**TASK PROMPT**
Please transcribe, word for word, the part of the fandom blog post that starts with the words "When and why" and ends with "again into it.".

#### PAGE EXCERPT

It must sound really bizarre but it was fun and didn’t hurt anyone which is my own litmus test of if you should go along with something strange and silly or not. And they don’t have it anymore, when I was in college some of the con heads got super pissy that the staff who were also mods on the forums were becoming popular with the con goers (since we talked with them and hung out grabbing food at cons, y’all, we’re all people here and make friends…) so they completely changed the forums one weekend while the main mod was on vacation, locked them out, and that was the end of that. (Well, for at least a few years there was a secretly saved duplicate of the forums elsewhere that was linked to some of us were we heard this explained all in detail, ain’t no drama like con drama!)

What was the first fandom you got really invested in? How did you express your fandom? I guess the first fandom I got invested in in general was Avatar: The Last Airbender, I’m not sure if any other anime/manga/etc I’ve enjoyed has ever had the same scope and size to generate a large, stable fandom. And it was a combination of both the show and fandom that got me into sewing actually, I really wanted an Appa plushie but this was when they were only sold at the theme parks and not year round so I was out of luck in December. So, since I did know how to sew, I made my own plushie, posted it on the AvatarSpirit forums, and got so much of a response back that I went hey, I bet I could do more of these and get more praise, which has spiraled into my deep obsession of making plushies today.

When and why did you start blogging about anime and manga? For someone who hated book reports I found out that I kinda liked talking about what I was reading/watching/listening to? I was trying really hard to keep my Livejournal like a real daily journal so of course anime came up sometimes and I really managed to keep it up first there and then on my own blog for years. I only fell behind in December last year and still just can’t muster the energy to devote time again into it.

########
#### RAW RECORDS

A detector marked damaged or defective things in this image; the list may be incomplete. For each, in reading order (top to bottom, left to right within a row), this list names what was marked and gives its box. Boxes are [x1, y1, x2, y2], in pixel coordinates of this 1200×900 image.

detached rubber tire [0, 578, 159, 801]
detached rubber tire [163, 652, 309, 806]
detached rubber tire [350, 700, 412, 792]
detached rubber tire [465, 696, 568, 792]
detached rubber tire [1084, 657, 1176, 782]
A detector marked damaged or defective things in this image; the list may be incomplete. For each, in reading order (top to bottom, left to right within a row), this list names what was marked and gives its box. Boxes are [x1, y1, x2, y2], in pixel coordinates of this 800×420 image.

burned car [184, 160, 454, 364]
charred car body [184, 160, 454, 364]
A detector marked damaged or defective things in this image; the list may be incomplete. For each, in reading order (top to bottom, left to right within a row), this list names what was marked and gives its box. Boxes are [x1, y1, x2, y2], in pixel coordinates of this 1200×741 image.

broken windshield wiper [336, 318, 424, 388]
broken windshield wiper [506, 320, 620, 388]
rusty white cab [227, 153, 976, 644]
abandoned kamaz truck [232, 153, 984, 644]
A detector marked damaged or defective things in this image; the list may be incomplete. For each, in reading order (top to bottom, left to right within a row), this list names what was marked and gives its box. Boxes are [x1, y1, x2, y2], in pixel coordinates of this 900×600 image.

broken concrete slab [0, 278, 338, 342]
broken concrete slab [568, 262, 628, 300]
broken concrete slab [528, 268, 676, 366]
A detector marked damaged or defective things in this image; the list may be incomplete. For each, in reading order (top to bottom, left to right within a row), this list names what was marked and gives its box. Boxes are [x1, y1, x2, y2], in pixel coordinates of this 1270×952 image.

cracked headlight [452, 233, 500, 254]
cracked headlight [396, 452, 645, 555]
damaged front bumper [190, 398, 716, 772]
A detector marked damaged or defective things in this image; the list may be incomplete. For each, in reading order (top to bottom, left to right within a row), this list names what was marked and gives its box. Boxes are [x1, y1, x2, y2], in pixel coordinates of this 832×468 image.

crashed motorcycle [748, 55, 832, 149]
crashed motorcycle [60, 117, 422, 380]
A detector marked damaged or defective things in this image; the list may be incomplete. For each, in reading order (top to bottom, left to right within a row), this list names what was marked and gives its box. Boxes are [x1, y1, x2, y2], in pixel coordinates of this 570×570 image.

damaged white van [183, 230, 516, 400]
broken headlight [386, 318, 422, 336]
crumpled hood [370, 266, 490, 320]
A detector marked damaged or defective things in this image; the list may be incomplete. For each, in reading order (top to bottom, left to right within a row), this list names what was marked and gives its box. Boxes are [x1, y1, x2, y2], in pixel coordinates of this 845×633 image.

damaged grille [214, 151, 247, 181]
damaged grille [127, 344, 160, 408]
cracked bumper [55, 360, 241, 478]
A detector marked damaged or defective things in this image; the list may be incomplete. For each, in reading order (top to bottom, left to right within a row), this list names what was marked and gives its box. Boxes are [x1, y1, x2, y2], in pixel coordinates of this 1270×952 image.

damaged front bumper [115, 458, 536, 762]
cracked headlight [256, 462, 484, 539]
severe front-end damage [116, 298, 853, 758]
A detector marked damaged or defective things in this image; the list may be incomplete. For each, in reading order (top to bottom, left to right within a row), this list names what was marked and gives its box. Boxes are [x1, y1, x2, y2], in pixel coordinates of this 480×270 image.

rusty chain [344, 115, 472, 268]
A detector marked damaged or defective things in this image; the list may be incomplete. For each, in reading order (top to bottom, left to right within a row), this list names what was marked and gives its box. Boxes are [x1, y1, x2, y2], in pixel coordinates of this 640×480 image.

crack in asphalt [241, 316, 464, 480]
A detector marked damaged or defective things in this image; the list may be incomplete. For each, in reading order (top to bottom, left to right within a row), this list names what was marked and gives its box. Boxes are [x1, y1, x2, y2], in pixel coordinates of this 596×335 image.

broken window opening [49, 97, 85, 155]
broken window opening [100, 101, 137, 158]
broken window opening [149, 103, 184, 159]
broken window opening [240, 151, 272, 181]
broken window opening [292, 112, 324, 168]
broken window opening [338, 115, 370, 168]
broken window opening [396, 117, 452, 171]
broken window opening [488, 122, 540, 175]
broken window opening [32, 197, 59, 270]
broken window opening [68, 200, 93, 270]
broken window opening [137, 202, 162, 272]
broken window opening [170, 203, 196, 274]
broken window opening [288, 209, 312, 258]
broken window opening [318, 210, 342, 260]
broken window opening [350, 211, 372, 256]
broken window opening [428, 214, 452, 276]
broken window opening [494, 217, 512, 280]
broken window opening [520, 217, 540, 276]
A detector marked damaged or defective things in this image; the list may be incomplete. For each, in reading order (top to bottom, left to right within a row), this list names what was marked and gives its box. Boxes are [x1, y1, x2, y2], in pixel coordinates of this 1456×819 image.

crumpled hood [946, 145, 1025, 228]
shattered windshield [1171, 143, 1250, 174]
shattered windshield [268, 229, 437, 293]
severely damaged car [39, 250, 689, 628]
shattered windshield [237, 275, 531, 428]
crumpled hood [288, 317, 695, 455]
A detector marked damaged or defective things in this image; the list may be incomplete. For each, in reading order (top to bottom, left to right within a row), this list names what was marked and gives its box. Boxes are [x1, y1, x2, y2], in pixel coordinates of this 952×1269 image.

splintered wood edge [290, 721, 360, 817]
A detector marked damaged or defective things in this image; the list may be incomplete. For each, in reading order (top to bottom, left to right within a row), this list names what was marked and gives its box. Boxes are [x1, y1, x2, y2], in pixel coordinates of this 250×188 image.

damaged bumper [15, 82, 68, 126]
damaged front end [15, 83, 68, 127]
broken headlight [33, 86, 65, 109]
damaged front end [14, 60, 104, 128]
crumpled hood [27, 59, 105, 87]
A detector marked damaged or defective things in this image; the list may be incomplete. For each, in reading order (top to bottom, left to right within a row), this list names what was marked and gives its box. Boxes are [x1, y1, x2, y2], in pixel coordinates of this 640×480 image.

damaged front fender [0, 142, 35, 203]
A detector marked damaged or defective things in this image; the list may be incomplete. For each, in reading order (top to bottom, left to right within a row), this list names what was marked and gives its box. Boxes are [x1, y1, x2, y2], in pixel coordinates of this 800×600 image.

########

**OUTPUT OF THE EXERCISE**
When and why did you start blogging about anime and manga? For someone who hated book reports I found out that I kinda liked talking about what I was reading/watching/listening to? I was trying really hard to keep my Livejournal like a real daily journal so of course anime came up sometimes and I really managed to keep it up first there and then on my own blog for years. I only fell behind in December last year and still just can’t muster the energy to devote time again into it.